### [Verilen Metin]
☆ ☆ ☆
Konya’da dini bütün (!) bir doktorumuz, eylem ve söylemiyle fitne tohumlarının ekmesine zemin hazırladı.
Sosyal medya ve tıp dünyası çalkalanıyor.
Kızın giyimini görmedim.
Doktorun bu konularda sicili de pek parlak değilmiş.
Sevgili okurlarım, değerli takipçilerim!
Her toplumun olduğu gibi biz Türklerin de ahlaki ve geleneksel ortak değerlerimiz vardır.
Transparan giyinen hadsizler de Türkün örfi olmayan kara çarşaf giyinen ucubeler de bu ortak değerlerimizin dışında kalır. Bu tür giyimle, aşırı uçlardır ve toplumu rahatsız eder. Etmekle de kalmaz, geleceğe ilişkin kaygılar uyandırır; ne oluyoruz, nereye gidiyoruz diye.
Bu tür giyim kuşamlar, toplum ahlakını çökertir, iç barışı bozar; tıpkı doktorun eylemi gibi.
Toplumu oluşturan bireyler olarak, ahlaki geleneklerimize karşı uyanık olmalıyız. Kimsenin özgürlüğü sınırsız değildir.
Senin özgürlüğün, benim özgürlüğümün sınırına kadardır.
Toplumun rahatsız olduğu noktada, senin özgürlüğün biter.
Bu evrensel bir kuraldır ve bütün dünyada da geçerlidir.
Konu sevgili doktorun yaptığı davranışın, sınırlar ötesine taşınmasına bir bakarsak; herkesin özel hayatına, düşüncesine, inancına, dini tercihine saygılı olmak zorundayız. Yüce İslam’da bunu söylemekte; senin dinin sana, benim dinim bana diyerek.
Tıp doktoru değilim, doktor arkadaşlarım, dostlarım, doktor damadım var.
Eli öpülesi doktorlarımızın ettiği bir “Hipokrat Yemini” var.
Bu yeminde doktorların “Şahsi ve mesleki nedenlerle hasta seçme hakkı vardır” sözü ne yazık ki kimilerince çarpıtılmaktadır. Doktor ancak özel nedenlerle ve kendi alanını ilgilendirmeyen hastalara bakmayabilir ve ilgili birime gitmesini önerir.
Bunun anlamını çarpıtarak, doktoru yüzde yüz haklı çıkarmak olası değildir, nafile bir gayrettir, algı operasyonundan ibarettir.
Bunun dışında doktorun, “Efendin transparan giyindi, orası burası gözüküyor” gibi nedenlerle hastaya bakmama yetkisi yoktur.
Bu doktor ama bilerek ama bilmeyerek, bu kutsal alana bir fitne tohumu ekmiştir. İnşallah kendisiyle sınırlı kalır.
Bu muhteremin davranışı emsal kabul edilip, yarın bir başka doktor da; “Ben kara çarşaflıya bakmam.” Derse, pirincin taşını kim ayıklayacak?
Ortaya kocaman bir kaos çıkmaz mı?
☆ ☆ ☆
### [Verilen Bilgiler]
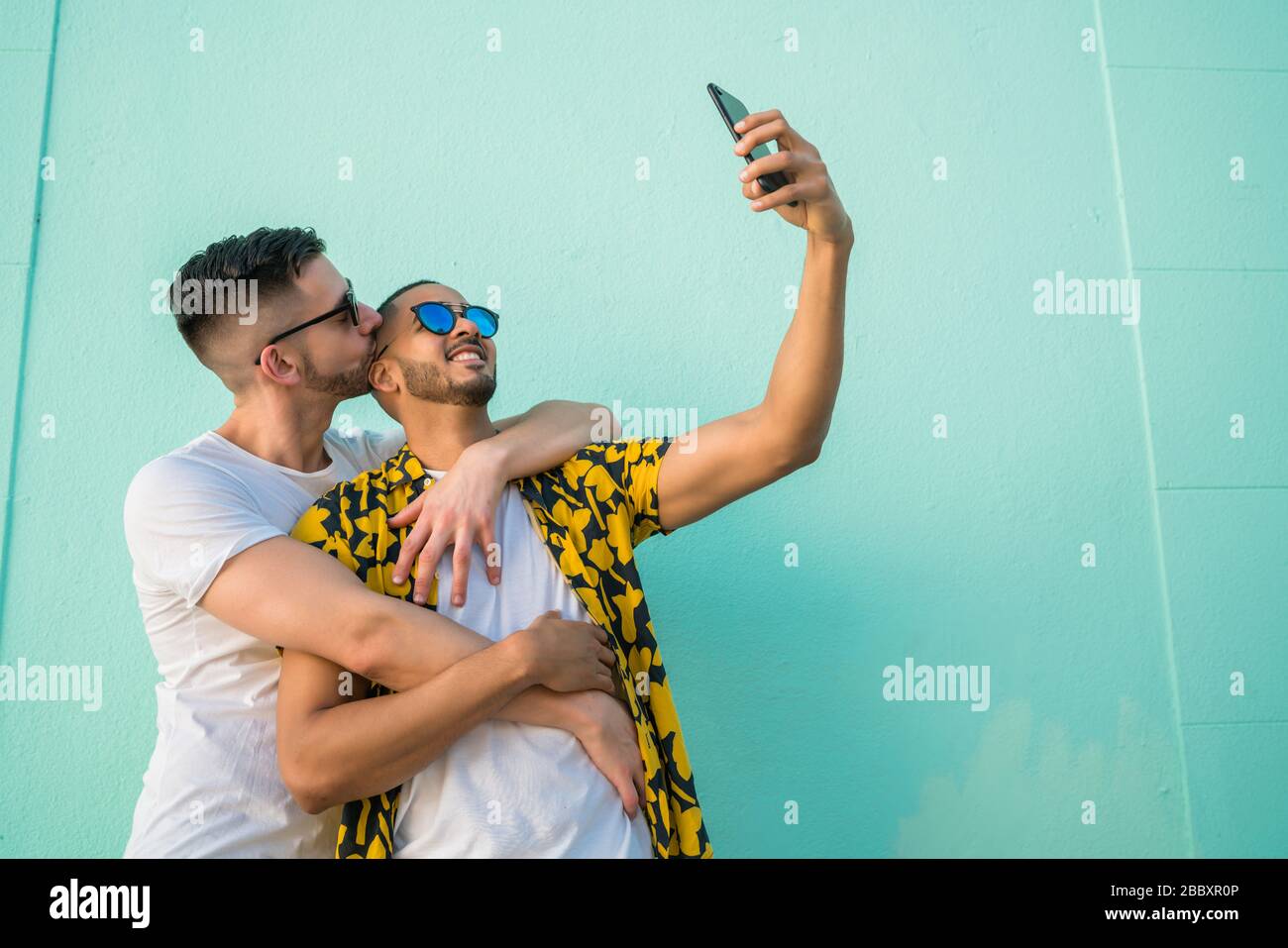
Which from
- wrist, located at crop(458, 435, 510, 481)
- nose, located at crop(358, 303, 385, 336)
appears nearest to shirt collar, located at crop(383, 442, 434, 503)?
wrist, located at crop(458, 435, 510, 481)

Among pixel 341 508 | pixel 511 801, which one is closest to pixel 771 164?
pixel 341 508

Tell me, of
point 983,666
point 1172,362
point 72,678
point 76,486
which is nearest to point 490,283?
point 76,486

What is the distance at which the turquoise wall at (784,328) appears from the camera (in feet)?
8.70

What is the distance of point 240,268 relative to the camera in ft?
7.47

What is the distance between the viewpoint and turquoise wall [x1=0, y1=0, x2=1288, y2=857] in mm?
2650

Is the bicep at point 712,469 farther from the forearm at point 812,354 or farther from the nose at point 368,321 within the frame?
the nose at point 368,321

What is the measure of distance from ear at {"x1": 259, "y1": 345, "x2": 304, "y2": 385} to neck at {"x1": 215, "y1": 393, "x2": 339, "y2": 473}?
4 cm

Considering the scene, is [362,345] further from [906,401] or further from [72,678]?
☆ ☆ ☆
### [Verilen Görev]
Konya'daki doktorun davranışını eleştiren yazıya göre bu davranışın emsal kabul edilmesi neden endişe vericidir? Bir veya iki cümleyle açıklayın.

### [Görevin Cevabı]
Bu davranış emsal kabul edilirse yarın başka bir doktor da "Ben kara çarşaflıya bakmam." diyebilir. Yazar bunun ortaya kocaman bir kaos çıkaracağını düşünmektedir.